Intermittent afternoon rain resulted in a number of damp patches around the 37.73-mile course, most notably at Greeba, on the approach to Glen Helen and in Governor’s Dip, but conditions were otherwise good with bright sunshine and blue skies at the start and finish of the session. It was a prompt start too as the three newcomers – Adam McLean, Paul Jordan and Joey Thompson – headed off down Glencrutchery Road slightly before the 6.20pm start.

After the sidecar newcomers left the line for their speed controlled lap, there was a slight gap before the session proper fired into life with Bruce Anstey on the Padgetts Honda first away just before 6.35pm with James Hillier, Ian Hutchinson, Josh Brookes and Lee Johnston on their Supersport mounts following the Kiwi rider down Glencrutchery Road.

Ivan Lintin, Peter Hickman and Michael Rutter were also among the early starters on their Lightweight machines while the returning Guy Martin set off slightly later on his Supersport Honda as he got his first taste of the Mountain Course on closed roads since the 2015 Senior TT.

Hutchinson, on the McAMS Yamaha, was first to complete a lap at 118.845mph with Michael Dunlop second across the line and quickest on the opening lap of TT2017 at 120.371mph. Gary Johnson was also above the 120mph mark at 120.311mph, just over half a second slower than Dunlop.

Hutchinson’s lap made him third quickest ahead of Dean Harrison and Jamie Coward (both 118.160), Hillier (117.884) and Conor Cummins (117.673). Martin’s first lap was a solid 115.808mph with Brookes back on 108.171mph. Meanwhile, Dan Kneen was reported as having stopped at Cronk y Voddy although he was able to proceed.

Second time out and Hutchinson and Dunlop both lapped in excess of 121mph, at 121.147 and 121.020 respectively. Anstey and Hillier were next with 119.794 and 119.776 respectively while Johnson was slightly slower on his second lap at 119.341. Martin improved to 117.092mph. McLean was the fastest newcomer with a fastest lap of 112.89mph.

**To do**
How would you continue this race report on the TT practice session, picking up after its last sentence? The material that comes next has nothing to do with this.

**Available data**
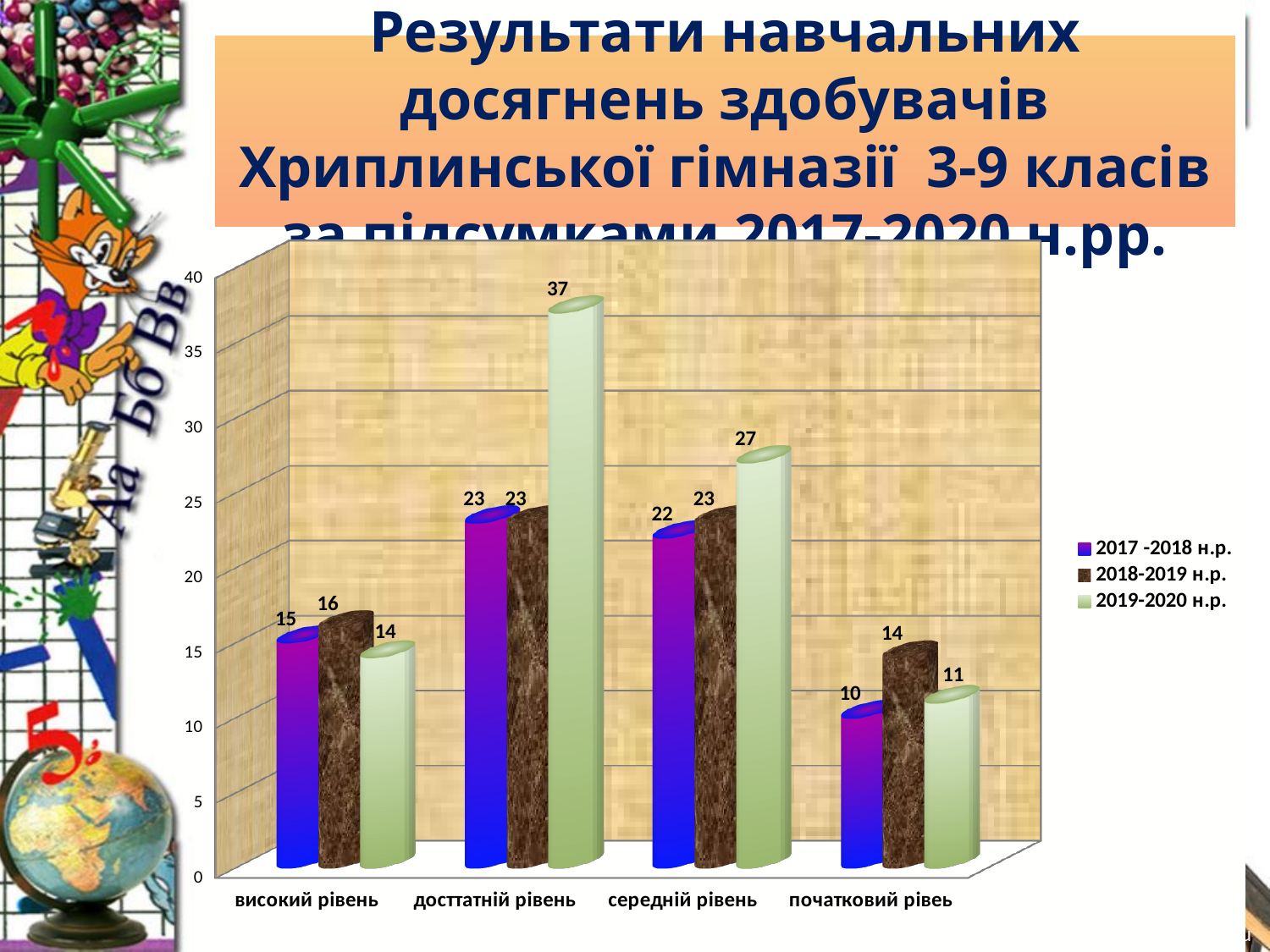
What is the value for високий рівень in the 2018-2019 н.р. series? 16 What is the difference between the 2019-2020 н.р. and 2018-2019 н.р. values for достатній рівень? 14 What kind of chart is shown on the slide? bar chart What is the difference between the 2018-2019 н.р. and 2017-2018 н.р. values for початковий рівень? 4 Which category has the highest value in the 2019-2020 н.р. series? достатній рівень Which is larger for початковий рівень: the 2018-2019 н.р. value or the 2019-2020 н.р. value? 2018-2019 н.р. What is the value for достатній рівень in the 2019-2020 н.р. series? 37 What is the value for середній рівень in the 2019-2020 н.р. series? 27 What is the value for початковий рівень in the 2017-2018 н.р. series? 10 Which category has the lowest value in the 2017-2018 н.р. series? початковий рівень How many categories are shown on the x axis? 4 How many series does the legend list? 3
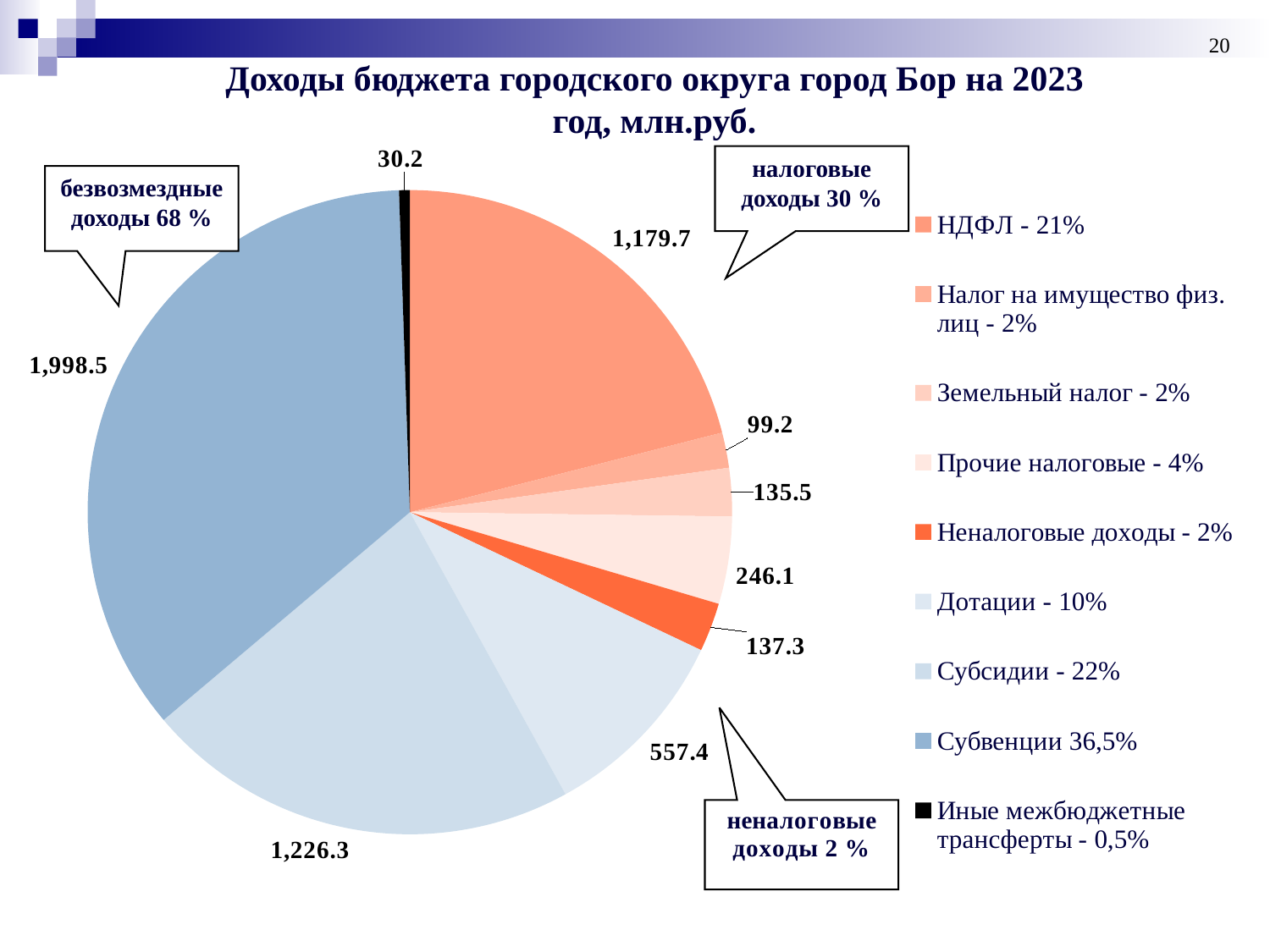
How many slices does the pie chart have? 9 What share of the pie does Субсидии represent according to the legend? 22% What is the value of the Иные межбюджетные трансферты slice? 30.2 What is the difference between the Субвенции value and the Субсидии value? 772.2 Which category has the smallest slice of the pie? Иные межбюджетные трансферты What is the value of the Дотации slice? 557.4 Which category has the largest slice of the pie? Субвенции What is the value of the Субвенции slice? 1,998.5 What is the title of the chart? Доходы бюджета городского округа город Бор на 2023 год, млн.руб. What kind of chart is shown on the slide? pie chart What is the value of the НДФЛ slice? 1,179.7 Which is larger, Прочие налоговые or Неналоговые доходы? Прочие налоговые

**Exercise answer**
Rutter was quickest in the Lightweight class with a speed of 113.946 on the Paton from Lintin (113.856) with Dan Cooper, Hickman and Stefano Bonetti all inside the 111mph lap barrier.

At 7.10pm it was the turn of the 1000cc machines with David Johnson first away on the Norton. The Aussie hasn’t got a Supersport bike at his disposal so waited slightly longer than other riders for his first laps of 2017.

Steve Mercer lapped at 120.906mph with Hillier (120.986) and Rutter (120.986) slightly quicker but it was that man Dunlop who was laying an early marker down on the Bennetts Suzuki and a speed of 125.680mph sent him comfortably to the top of the leaderboard.

Hutchinson cruised across the line with a lap of 122.704mph but this was only good enough for fourth as Dan Kneen slotted into second on the Penz13.com BMW with a fine lap of 124.642mph. Dean Harrison (122.853) moved up to third with Peter Hickman (121.472) and Lee Johnston (121.322) completing the top six while Guy Martin’s opening lap on the Superbike saw him post a speed of 118.739mph.

There were changes later in the session though and although Dunlop broke the 125mph barrier once more, Hutchinson took the first night honours with the fastest lap on the night with a speed of 125.839mph. Hickman (124.093) jumped up to fourth although Rutter’s lap of 124.117mph made him quickest in the Superstock class from Anstey (123.722).

Harrison looked like he would make a significant impression but he retired at the Mountain Box while Martin broke the 120mph barrier with a speed of (120.018).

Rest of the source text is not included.